Did Obama push Russia into invading Ukraine?
As disorder continues in Ukraine’s eastern provinces, and as Russian forces remain (despite President Vladimir Putin’s comments) deployed in threatening fashion along Ukraine’s border, finger-pointing has begun in Washington.
In particular, some analysts say, the collapse of the Assad regime in the wake of the brief US bombing campaign backed Putin into a corner. Moscow bitterly denounced the campaign as “intervention run amok,” but political support and last minute arms shipments could not prevent the military coup that left Assad dead and the regime headless.
While administration spokesmen continue to argue that Syria and Ukraine are unrelated, more than a few analysts have laid responsibility squarely on the Obama administration.
“This is the fruit of Obama’s distraction with the Middle East. Putin is playing real power politics; when he’s pushed, he pushes back. It doesn’t seem that many on Obama’s foreign policy team understand this,” said one senior affiliate at a Washington think tank.
The resultant chaos in Syria may provide Moscow a degree of emotional comfort, but chances for a restoration of Russian power appear low. The collapse of the regime effectively left Russia without a Mediterranean base, especially after rebel groups stormed and destroyed Russian installations at Tartus.
The US “victory” in Syria posed a major setback for Russia, but several sources alleged that it drew US attention away from the developing situation in Ukraine. “While Obama was doing a victory lap on Syria, Putin caught him flat-footed in Ukraine,” said an advisor to a senior Republican member of the House Foreign Affairs Committee.
Could Obama have seen the Russian move coming? In the wake of the collapse of the Libyan and Syrian governments, the loss of the Yanukovych government in Ukraine seemed eerily reminiscent of the serial collapse of Soviet satellite states in the early 1990s, a memory which remains bitter for much of the Russian leadership. “Would Putin have moved so aggressively if he didn’t feel weak and cornered?
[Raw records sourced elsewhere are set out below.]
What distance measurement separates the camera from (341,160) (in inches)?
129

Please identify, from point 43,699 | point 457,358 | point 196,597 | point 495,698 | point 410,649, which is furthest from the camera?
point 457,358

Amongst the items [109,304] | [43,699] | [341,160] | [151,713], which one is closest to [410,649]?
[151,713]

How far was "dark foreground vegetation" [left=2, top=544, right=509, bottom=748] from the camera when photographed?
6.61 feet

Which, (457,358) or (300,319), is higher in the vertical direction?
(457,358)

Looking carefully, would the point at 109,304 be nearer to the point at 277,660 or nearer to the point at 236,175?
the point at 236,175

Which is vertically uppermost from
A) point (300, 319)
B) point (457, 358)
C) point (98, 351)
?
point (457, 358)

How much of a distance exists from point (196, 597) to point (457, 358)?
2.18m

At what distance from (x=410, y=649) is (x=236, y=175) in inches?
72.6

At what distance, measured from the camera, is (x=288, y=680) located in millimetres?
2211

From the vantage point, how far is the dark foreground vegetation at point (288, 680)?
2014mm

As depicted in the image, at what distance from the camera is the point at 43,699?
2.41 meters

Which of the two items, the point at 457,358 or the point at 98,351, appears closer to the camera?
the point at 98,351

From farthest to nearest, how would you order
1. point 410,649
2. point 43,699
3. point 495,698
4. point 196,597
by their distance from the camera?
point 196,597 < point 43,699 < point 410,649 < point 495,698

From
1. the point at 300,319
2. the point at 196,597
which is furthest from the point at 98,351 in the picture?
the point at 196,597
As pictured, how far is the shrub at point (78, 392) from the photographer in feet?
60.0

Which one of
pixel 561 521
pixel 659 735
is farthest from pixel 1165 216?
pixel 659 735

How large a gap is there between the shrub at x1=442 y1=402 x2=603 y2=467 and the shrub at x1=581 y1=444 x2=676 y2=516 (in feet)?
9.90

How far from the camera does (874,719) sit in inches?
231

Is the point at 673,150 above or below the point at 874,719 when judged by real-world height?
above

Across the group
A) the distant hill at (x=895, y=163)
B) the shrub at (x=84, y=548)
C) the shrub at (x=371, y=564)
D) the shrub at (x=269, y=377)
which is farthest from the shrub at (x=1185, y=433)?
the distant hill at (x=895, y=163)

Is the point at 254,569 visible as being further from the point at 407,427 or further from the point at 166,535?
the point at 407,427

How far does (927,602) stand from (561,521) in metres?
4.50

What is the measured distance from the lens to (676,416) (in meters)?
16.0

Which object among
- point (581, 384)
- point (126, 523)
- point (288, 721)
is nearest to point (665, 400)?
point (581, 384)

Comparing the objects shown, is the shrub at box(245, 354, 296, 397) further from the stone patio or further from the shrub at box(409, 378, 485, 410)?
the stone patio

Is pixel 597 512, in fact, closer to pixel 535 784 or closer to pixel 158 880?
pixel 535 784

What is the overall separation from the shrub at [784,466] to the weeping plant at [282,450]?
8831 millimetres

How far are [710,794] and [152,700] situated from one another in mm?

I doubt it,” said one senior Bush administration official.
Several foreign policy analysts also voiced concern over the future of Russia’s relationship with China, suggesting that the bombing of Syria might irrevocably have pushed Moscow into Beijing’s arms. “The geopolitical implications of this are gruesome. We’ve basically traded Damascus for Kiev, which doesn’t make any sense. We’ve also cemented the Russia-China axis we’ve always feared.”
Indeed, some analysts suggested that the campaign against Syria could prove fatal the Obama’s “Asian Pivot,” intended to redistribute American military and diplomatic effort towards Asia. “The lesson that Beijing learns from this is that the US can be easily distracted by the Middle East, and doesn’t have its heart in maintaining an anti-Beijing alliance system in East Asia. It doesn’t help that China now has Moscow in its corner,” said one scholar of Sino-American relations.
What could the Obama administration have done to prevent this? The President’s declaration of a “red line” on Syrian chemical weapons usage locked the United States into intervention after the determination that the Syrian military had used such weapons on civilians. Analysts interviewed for this report were nearly unanimous that stepping back after making such a declaration would have been a major blow to US credibility and reputation.
There is little doubt that the Russia’s invasion of Ukraine ended the “honeymoon” provided by the relatively successful operations in Syria and Libya. However, few of the analysts interviewed for this article suggested any easy answers for the crisis in Ukraine. At this point, military and political reality seems to leave the United States deeply constrained with respect to recovering Crimea, or to preventing further incursions into other border provinces.